AutoHome Data Warehouse Architecture and Layered Model Design
This article describes AutoHome's data warehouse architecture, detailing its background, business pain points, layered model design (RDM, ADM, GDM, FDM, Stage/BDM, DIM, TMP), advantages in performance, cost, efficiency, quality, and various application scenarios including BI, analytics, and decision support.
AutoHome, as the world's most visited automotive website, has accumulated vast industry experience and massive business data over fifteen years. With the advancement of the internet era, user demands have become more diverse and business scenarios more complex, prompting a strategic shift toward data‑centric operations to better leverage data wealth and serve business needs.
The company faces several pain points: massive log data cannot be reasonably analyzed; business staff find it difficult to obtain data for operational support; the same business metrics yield inconsistent figures across different personnel; cross‑departmental and cross‑business data integration is challenging; senior leadership requires more precise, multi‑granularity data for decision making; and there is an increasing need for real‑time data presentation.

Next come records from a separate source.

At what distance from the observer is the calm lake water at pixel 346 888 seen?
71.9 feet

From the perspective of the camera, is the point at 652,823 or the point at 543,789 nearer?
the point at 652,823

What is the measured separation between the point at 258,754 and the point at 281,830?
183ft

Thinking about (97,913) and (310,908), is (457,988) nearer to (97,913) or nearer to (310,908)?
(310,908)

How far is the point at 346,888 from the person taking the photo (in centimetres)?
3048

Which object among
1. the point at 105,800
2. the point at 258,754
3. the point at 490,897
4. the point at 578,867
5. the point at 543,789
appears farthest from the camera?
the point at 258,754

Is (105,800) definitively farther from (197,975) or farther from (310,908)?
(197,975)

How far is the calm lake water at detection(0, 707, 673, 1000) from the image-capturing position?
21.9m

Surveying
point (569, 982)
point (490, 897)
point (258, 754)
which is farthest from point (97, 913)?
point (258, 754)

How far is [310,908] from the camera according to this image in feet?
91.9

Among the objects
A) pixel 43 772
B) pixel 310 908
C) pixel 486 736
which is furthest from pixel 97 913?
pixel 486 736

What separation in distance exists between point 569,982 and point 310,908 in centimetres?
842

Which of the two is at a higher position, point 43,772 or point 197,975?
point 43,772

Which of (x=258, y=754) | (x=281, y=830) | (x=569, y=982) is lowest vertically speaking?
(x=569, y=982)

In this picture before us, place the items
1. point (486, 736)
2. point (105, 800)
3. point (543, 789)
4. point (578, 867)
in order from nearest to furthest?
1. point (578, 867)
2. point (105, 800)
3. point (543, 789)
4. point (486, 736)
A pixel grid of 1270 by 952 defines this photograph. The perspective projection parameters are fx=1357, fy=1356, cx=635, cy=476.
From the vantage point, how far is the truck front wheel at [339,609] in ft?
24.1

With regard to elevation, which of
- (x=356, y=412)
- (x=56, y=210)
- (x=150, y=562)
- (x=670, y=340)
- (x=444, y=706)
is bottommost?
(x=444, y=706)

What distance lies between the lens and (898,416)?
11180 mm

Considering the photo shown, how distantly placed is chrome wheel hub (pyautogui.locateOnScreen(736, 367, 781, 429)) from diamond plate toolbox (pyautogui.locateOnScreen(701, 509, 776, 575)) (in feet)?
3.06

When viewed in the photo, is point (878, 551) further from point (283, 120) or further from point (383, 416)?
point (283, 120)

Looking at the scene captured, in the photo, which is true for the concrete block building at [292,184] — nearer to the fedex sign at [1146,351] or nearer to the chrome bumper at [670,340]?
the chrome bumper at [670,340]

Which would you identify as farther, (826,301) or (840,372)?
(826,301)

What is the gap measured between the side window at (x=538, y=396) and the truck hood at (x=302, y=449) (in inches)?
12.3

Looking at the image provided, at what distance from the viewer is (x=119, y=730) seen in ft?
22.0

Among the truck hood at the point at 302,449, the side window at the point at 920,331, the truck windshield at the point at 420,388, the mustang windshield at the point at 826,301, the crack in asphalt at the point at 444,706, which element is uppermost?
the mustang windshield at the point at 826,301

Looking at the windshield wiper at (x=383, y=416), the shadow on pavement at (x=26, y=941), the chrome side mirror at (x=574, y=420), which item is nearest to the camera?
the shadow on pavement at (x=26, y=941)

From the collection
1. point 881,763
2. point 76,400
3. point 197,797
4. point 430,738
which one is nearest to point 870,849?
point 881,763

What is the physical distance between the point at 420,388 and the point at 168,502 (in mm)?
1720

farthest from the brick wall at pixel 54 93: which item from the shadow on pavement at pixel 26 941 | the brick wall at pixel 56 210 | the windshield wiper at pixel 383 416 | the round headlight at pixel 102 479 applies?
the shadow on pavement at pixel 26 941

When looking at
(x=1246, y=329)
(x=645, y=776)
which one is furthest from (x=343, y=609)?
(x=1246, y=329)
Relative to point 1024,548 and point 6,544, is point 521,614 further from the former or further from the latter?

To address these issues, AutoHome built an enterprise‑level data warehouse using open‑source big data technologies. The warehouse unifies offline and real‑time calculations, integrates data from source systems, log collection, offline documents, and unstructured data, and provides stable, continuous data ingestion while preserving historical changes.
The data warehouse adopts a layered model consisting of: RDM (data presentation layer), ADM (aggregated data layer), GDM (general data layer), FDM (basic data layer), Stage/BDM (data access layer), DIM (dimension layer), and TMP (temporary layer). Each layer has a defined function—such as storing source‑consistent data, performing light and heavy aggregation, providing standardized metrics, and supporting temporary processing—delivering benefits in performance (pre‑aggregation reduces I/O), cost (reuse reduces storage and compute), efficiency (user‑friendly data publishing), and quality (uniform statistical口径 minimizes inconsistencies).
Advantages stem from a hybrid modeling approach that combines Bill Inmon’s paradigm modeling with Kimball’s bottom‑up dimensional modeling, driven by demand and supplemented by data. This ensures data accuracy, consistency, and high‑efficiency query processing through slowly changing dimensions, redundancy, high‑concurrency scheduling, partitioning, and bucketing. Additional strengths include a self‑built data service toolchain (collection platform, data express, unified scheduling, visualization, metadata management) that streamlines the full data lifecycle, and a real‑time productization rate exceeding 90% via Flink SQL‑based development.
Application scenarios cover simple data queries, BI products (AutoHome Data Compass, data dashboards, traffic data platform, Beidou system), data modeling, analysis, prediction, and data mining. The warehouse also supports real‑time traffic wide‑table models, recommendation‑search models, and UAS models, enabling authoritative data for leadership decisions.
In conclusion, enterprise data construction is a long‑term endeavor; while many companies have built data warehouses, most remain at the BI reporting stage. To evolve toward analysis‑driven, predictive, and intelligent data operations, firms must solidify data foundations and increase investment. AutoHome, backed by a large user base and deep big‑data talent, will continue advancing its data‑construction roadmap under its data‑technology strategy.